- [Data in this exercise]
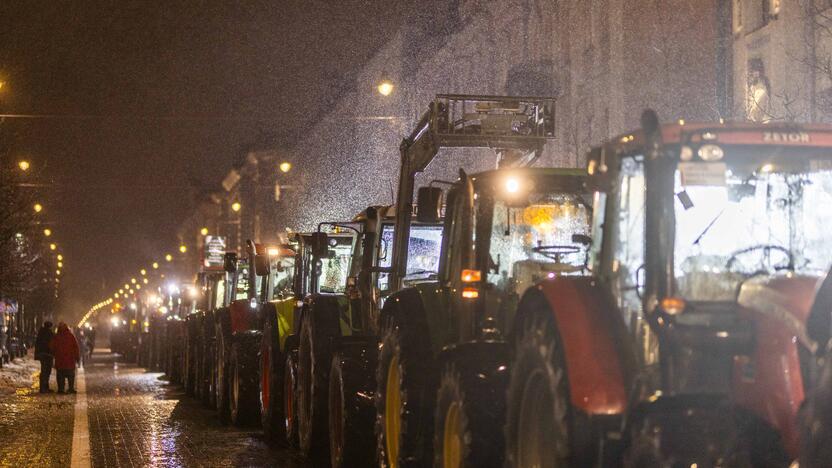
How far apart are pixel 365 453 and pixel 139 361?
43.9 meters

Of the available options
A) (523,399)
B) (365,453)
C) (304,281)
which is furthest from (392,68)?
(523,399)

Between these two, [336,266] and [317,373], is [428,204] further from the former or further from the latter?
[336,266]

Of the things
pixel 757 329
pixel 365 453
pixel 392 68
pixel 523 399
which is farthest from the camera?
pixel 392 68

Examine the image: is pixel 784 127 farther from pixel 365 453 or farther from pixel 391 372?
pixel 365 453

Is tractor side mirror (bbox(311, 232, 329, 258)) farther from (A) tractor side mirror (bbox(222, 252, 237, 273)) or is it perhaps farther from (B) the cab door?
(A) tractor side mirror (bbox(222, 252, 237, 273))

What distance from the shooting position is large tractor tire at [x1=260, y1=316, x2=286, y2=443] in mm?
16438

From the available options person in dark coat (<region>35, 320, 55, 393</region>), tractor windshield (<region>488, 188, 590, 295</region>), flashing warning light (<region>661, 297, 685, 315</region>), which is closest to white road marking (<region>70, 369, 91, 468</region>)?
person in dark coat (<region>35, 320, 55, 393</region>)

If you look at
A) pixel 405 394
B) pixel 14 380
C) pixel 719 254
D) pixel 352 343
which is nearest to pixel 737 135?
pixel 719 254

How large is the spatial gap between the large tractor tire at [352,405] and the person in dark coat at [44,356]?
19.8 meters

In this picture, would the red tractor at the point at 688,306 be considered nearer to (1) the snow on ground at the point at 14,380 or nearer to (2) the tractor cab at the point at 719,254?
(2) the tractor cab at the point at 719,254

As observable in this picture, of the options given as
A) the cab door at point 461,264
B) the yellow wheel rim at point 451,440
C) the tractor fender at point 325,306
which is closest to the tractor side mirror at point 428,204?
the cab door at point 461,264

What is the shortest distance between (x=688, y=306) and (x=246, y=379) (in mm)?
13050

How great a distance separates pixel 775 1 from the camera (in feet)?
115

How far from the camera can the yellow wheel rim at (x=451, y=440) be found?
335 inches
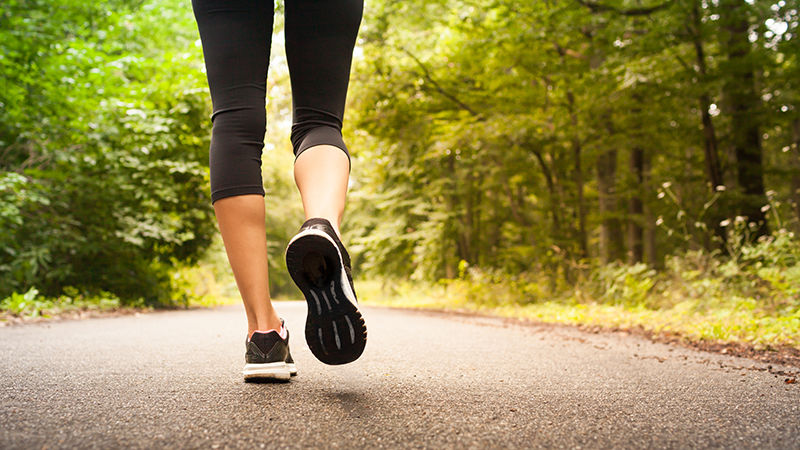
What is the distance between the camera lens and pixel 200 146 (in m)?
8.92

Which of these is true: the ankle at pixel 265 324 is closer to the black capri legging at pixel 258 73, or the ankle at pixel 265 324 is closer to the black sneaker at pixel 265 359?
the black sneaker at pixel 265 359

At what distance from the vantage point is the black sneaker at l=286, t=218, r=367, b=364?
1455 mm

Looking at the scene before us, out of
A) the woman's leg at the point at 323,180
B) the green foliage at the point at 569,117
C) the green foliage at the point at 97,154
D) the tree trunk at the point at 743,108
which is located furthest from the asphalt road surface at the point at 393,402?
the tree trunk at the point at 743,108

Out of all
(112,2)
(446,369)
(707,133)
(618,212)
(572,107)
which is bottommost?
(446,369)

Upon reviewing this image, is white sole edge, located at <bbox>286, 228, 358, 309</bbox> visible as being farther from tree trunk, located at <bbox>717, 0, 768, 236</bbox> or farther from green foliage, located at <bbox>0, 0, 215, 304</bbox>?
tree trunk, located at <bbox>717, 0, 768, 236</bbox>

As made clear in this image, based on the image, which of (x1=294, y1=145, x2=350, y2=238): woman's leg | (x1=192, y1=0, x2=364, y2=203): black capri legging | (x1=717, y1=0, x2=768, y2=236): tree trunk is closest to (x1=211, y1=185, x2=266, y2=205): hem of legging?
(x1=192, y1=0, x2=364, y2=203): black capri legging

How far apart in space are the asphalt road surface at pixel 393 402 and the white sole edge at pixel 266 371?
33 mm

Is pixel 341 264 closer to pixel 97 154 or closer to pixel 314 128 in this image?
pixel 314 128

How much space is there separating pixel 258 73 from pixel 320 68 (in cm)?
22

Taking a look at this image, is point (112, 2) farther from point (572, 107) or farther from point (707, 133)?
point (707, 133)

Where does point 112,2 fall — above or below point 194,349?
above

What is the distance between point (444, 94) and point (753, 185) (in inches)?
206

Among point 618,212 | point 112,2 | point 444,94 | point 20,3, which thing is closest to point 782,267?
point 618,212

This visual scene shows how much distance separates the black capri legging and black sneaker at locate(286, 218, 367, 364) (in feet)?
1.20
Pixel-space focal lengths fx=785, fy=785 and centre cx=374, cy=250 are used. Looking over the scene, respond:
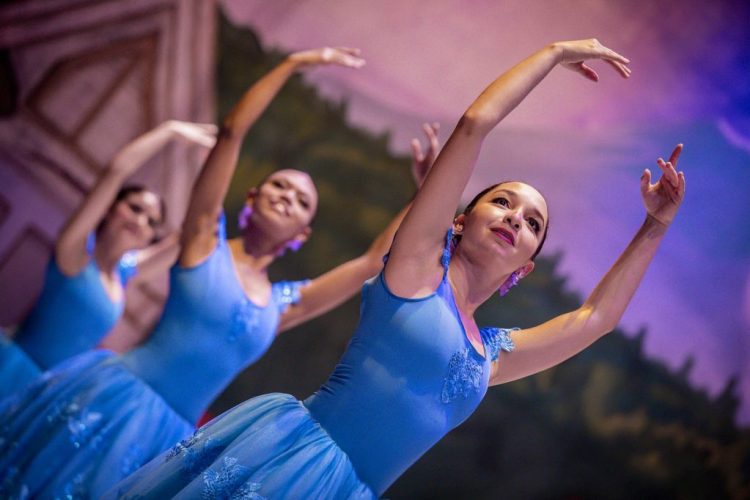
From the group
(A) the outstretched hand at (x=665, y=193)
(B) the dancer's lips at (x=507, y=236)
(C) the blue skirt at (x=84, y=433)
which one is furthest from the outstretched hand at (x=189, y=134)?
(A) the outstretched hand at (x=665, y=193)

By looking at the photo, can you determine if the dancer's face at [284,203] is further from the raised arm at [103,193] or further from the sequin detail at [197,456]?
the sequin detail at [197,456]

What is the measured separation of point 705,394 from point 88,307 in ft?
7.81

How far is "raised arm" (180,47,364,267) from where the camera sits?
2.39 metres

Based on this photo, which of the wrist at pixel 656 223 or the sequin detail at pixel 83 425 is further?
the sequin detail at pixel 83 425

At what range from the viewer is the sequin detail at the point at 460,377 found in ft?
5.63

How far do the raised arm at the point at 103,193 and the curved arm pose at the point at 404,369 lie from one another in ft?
4.41

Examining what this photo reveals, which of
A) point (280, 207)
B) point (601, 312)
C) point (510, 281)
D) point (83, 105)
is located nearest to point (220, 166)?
point (280, 207)

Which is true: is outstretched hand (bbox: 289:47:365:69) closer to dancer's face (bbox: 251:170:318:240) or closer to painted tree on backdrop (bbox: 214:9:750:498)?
dancer's face (bbox: 251:170:318:240)

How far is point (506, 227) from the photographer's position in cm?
178

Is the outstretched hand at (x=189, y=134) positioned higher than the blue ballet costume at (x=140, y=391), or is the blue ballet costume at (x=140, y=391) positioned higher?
the outstretched hand at (x=189, y=134)

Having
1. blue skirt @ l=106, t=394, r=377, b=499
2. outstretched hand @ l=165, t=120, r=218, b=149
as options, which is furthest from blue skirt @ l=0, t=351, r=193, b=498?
outstretched hand @ l=165, t=120, r=218, b=149

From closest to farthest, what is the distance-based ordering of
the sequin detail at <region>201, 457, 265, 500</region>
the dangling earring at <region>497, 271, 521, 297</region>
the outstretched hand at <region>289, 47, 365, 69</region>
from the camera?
the sequin detail at <region>201, 457, 265, 500</region> → the dangling earring at <region>497, 271, 521, 297</region> → the outstretched hand at <region>289, 47, 365, 69</region>

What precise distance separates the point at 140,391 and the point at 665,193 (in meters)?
1.60

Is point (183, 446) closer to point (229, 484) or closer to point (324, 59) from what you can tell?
point (229, 484)
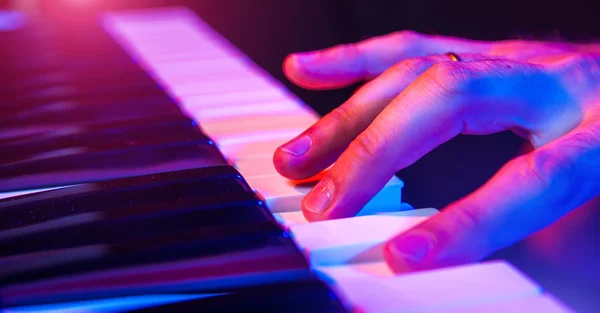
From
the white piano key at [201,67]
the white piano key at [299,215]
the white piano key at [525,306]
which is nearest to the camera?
the white piano key at [525,306]

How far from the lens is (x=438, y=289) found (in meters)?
0.57

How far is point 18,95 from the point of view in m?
1.31

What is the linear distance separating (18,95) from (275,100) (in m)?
0.57

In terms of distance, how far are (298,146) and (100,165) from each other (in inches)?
12.3

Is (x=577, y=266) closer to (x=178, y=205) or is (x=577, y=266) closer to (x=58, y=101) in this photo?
(x=178, y=205)

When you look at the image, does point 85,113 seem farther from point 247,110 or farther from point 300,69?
point 300,69

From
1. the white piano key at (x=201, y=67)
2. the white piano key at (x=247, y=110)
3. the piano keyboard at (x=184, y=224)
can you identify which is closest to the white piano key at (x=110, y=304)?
the piano keyboard at (x=184, y=224)

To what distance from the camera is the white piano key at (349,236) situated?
0.67m

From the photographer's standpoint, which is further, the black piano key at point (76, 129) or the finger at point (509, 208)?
the black piano key at point (76, 129)

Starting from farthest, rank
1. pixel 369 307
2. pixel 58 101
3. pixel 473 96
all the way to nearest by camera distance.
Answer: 1. pixel 58 101
2. pixel 473 96
3. pixel 369 307

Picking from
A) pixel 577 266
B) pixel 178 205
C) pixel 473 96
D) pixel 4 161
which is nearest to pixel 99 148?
pixel 4 161

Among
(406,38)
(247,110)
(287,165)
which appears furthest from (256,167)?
(406,38)

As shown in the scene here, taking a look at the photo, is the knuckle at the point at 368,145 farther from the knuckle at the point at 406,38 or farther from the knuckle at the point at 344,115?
the knuckle at the point at 406,38

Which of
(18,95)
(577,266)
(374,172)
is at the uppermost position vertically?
(374,172)
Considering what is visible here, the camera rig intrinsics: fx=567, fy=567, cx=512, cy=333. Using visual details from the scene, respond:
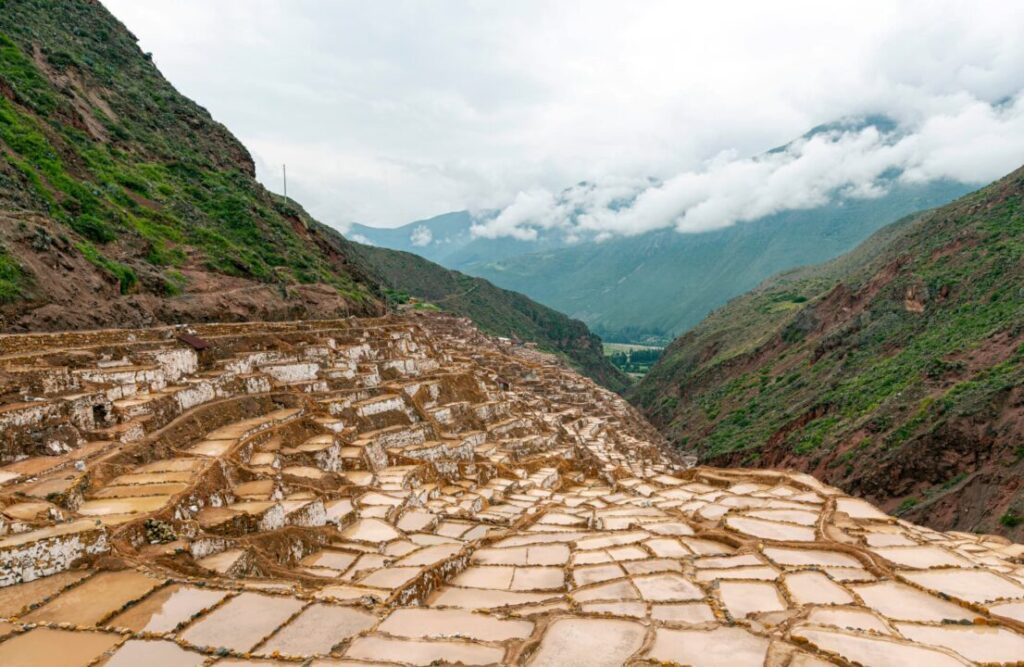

- [Brief]
Copy the records word for word, starting at the line that contains "Starting from farthest, rank" and ending at the end of the records. Leave the pictures out of your copy.

- [The result]
Starting from farthest, rank
1. pixel 369 307
2. pixel 58 101
3. pixel 473 96
all the way to nearest by camera distance.
Answer: 1. pixel 58 101
2. pixel 473 96
3. pixel 369 307

Picking from
A) pixel 577 266
B) pixel 178 205
C) pixel 473 96
D) pixel 4 161
which is nearest to pixel 99 148?
pixel 4 161

Among
(406,38)
(247,110)
(287,165)
which appears furthest from (256,167)?
(406,38)

As shown in the scene here, taking a look at the photo, is the knuckle at the point at 368,145 farther from the knuckle at the point at 406,38 or farther from the knuckle at the point at 344,115?
the knuckle at the point at 406,38

Which of
(18,95)
(577,266)
(374,172)
is at the uppermost position vertically?
(374,172)
Considering what is visible here, the camera rig intrinsics: fx=567, fy=567, cx=512, cy=333. Using visual details from the scene, respond:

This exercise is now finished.